Moving on to repeatable read

First we switched the tests in our integration pipeline. Instead of being restricted to 2 concurrent processes, we could now easily run more. The highest I tested with was 64 concurrent agents bombarding our application. Of course, the performance was poor on the build agent, but it worked and didn't lead to almost any transaction retries. So our expectations were met. Finally we had a model and it fit!

The problems, however, started shortly after. Because repeatable read doesn't throw the read/write dependencies errors we knew, we were going to have an issue with our read+insert table. We thought of 2 possible solutions:

  1. Serialize the access ourselves.
  2. Hope for the best, assuming that it is really unlikely to cause any real world problems.

Depending on your use case, option 2 (hope for the best) might actually be a really viable option. Sure you might oversell a bit, but orders also get canceled, so maybe nothing bad will ever happen. Unfortunately, for us, this wasn't a viable option. Instead, we had to serialize the access manually in those few cases and be smarter about it than Postgres' serializable isolation level.

Manually serialize access

You might think - this is easy, just run SELECT [...] FOR UPDATE. This only works in read committed isolation level because ...

  • ... for repeatable read transactions it actually isn't necessary, since they would anyway fail with a concurrent update error. (However, it does make the locking more aggressive, if that is what you are looking for.)
  • ... repeatable read transactions can only see data, which were committed before the transaction started. So even though a concurrent transaction T2 would need to wait for T1 to be finished, before continuing past the SELECT [...] FOR UPDATE locking, it still wouldn't be able to read the new data. (This actually causes another interesting issue, which I'll explain in detail in another post.)

Keep in mind, an explicit serialization is done automatically, the moment you are updating a shared row. So if you keep count of how many items you have in your inventory, additionally to storing the events of bought and sold items, this count is a shared resource and updating it in one transaction would cause all others to fail with a concurrent update error. If you don't have such a shared row naturally (even if it is just an optimization with calculated values), you can create one.

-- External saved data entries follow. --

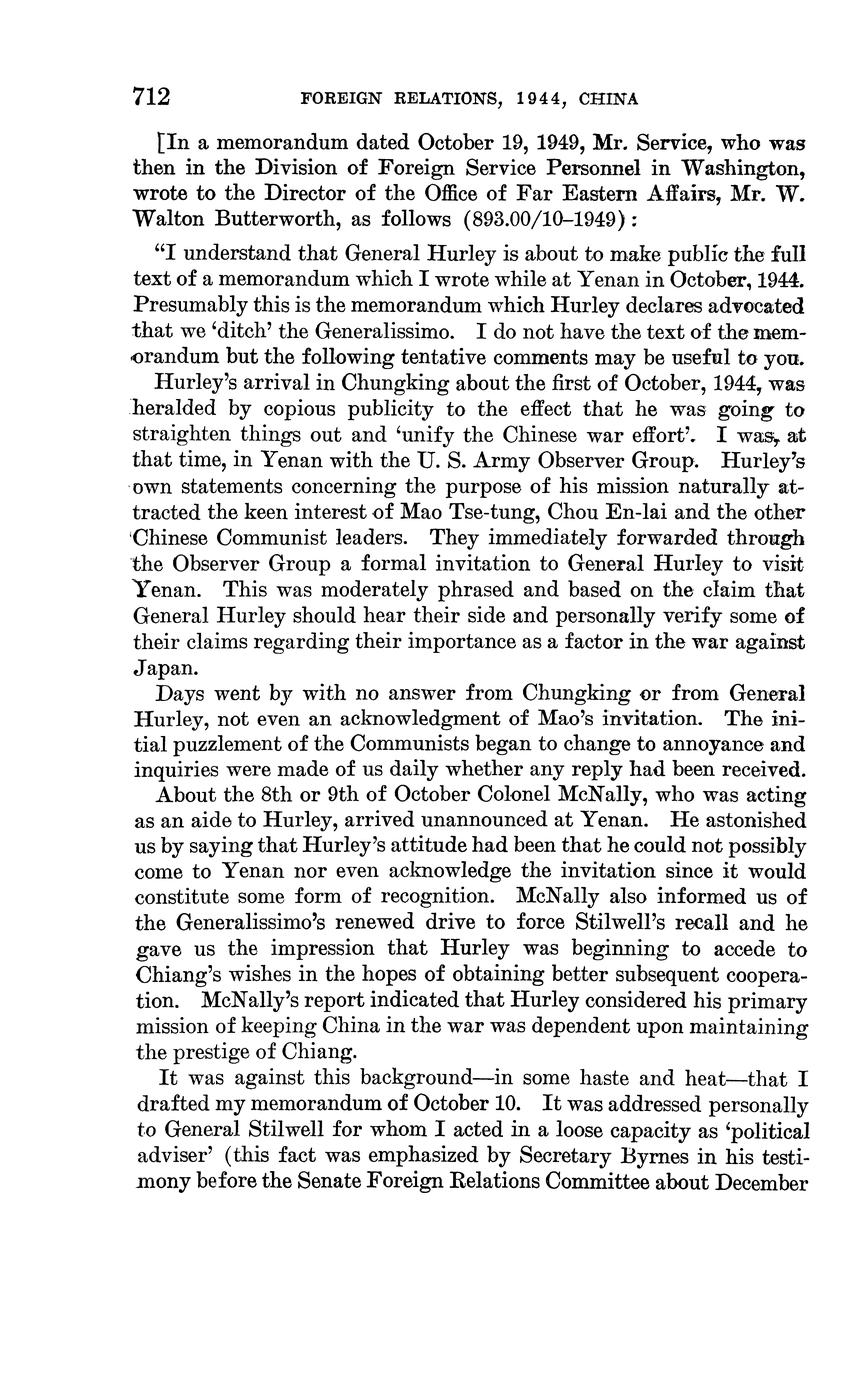 712 FOREIGN RELATIONS, 1944, CHINA

[In a memorandum dated October 19, 1949, Mr. Service, who was then in the Division of Foreign Service Personnel in Washington, wrote to the Director of the Office of Far Eastern Affairs, Mr. W. Walton Butterworth, as follows (893.00/10–1949):

"I understand that General Hurley is about to make public the full text of a memorandum which I wrote while at Yenan in October, 1944. Presumably this is the memorandum which Hurley declares advocated that we 'ditch' the Generalissimo. I do not have the text of the memorandum but the following tentative comments may be useful to you.

Hurley's arrival in Chungking about the first of October, 1944, was heralded by copious publicity to the effect that he was going to straighten things out and 'unify the Chinese war effort'. I was, at that time, in Yenan with the U. S. Army Observer Group. Hurley's own statements concerning the purpose of his mission naturally attracted the keen interest of Mao Tse-tung, Chou En-lai and the other Chinese Communist leaders. They immediately forwarded through the Observer Group a formal invitation to General Hurley to visit Yenan. This was moderately phrased and based on the claim that General Hurley should hear their side and personally verify some of their claims regarding their importance as a factor in the war against Japan.

Days went by with no answer from Chungking or from General Hurley, not even an acknowledgment of Mao's invitation. The initial puzzlement of the Communists began to change to annoyance and inquiries were made of us daily whether any reply had been received.

About the 8th or 9th of October Colonel McNally, who was acting as an aide to Hurley, arrived unannounced at Yenan. He astonished us by saying that Hurley's attitude had been that he could not possibly come to Yenan nor even acknowledge the invitation since it would constitute some form of recognition. McNally also informed us of the Generalissimo's renewed drive to force Stilwell's recall and he gave us the impression that Hurley was beginning to accede to Chiang's wishes in the hopes of obtaining better subsequent cooperation. McNally's report indicated that Hurley considered his primary mission of keeping China in the war was dependent upon maintaining the prestige of Chiang.

It was against this background—in some haste and heat—that I drafted my memorandum of October 10. It was addressed personally to General Stilwell for whom I acted in a loose capacity as 'political adviser' (this fact was emphasized by Secretary Byrnes in his testimony before the Senate Foreign Relations Committee about December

Take as an example the rental cars. Although it would be hard to keep correctly track of how many cars were reserved for which days, especially since one car could be reserved only for a few hours and therefore multiple times per day, we still can use that information for serialization. Every time a car is reserved, we update the counter in a separate table for all the days which are intersecting the reservation. Including the first and last day, even though we shouldn't be counting them as full days. This will be enough to trigger a concurrent update error in the unlikely event of 2 requests coming in at (almost) exactly the same time, for overlapping periods. In case those periods wouldn't have actually overlapped, because we aren't considering the time component in our simple locking table, it would be only a false positive, the transaction would retry and nobody would notice anything.

Conclusion

In the end, I was surprised of how well serializable isolation level worked for us. However, if you want a bit more predictability and can take read / write inconsistencies into account, I'd favor repeatable read. Now that I know how to deal with retrying transactions (blog post will follow), I don't think I want to go back to read committed any time soon. Of course, this greatly depends on the RDBMS you are using, and this article was Postgres specific. In case you do have a highly concurrent database where a lot of the rows are shared and you don't care too much about consistency when reading data multiple times, read committed might be the best option for you. But as a default, repeatable read seems just fine.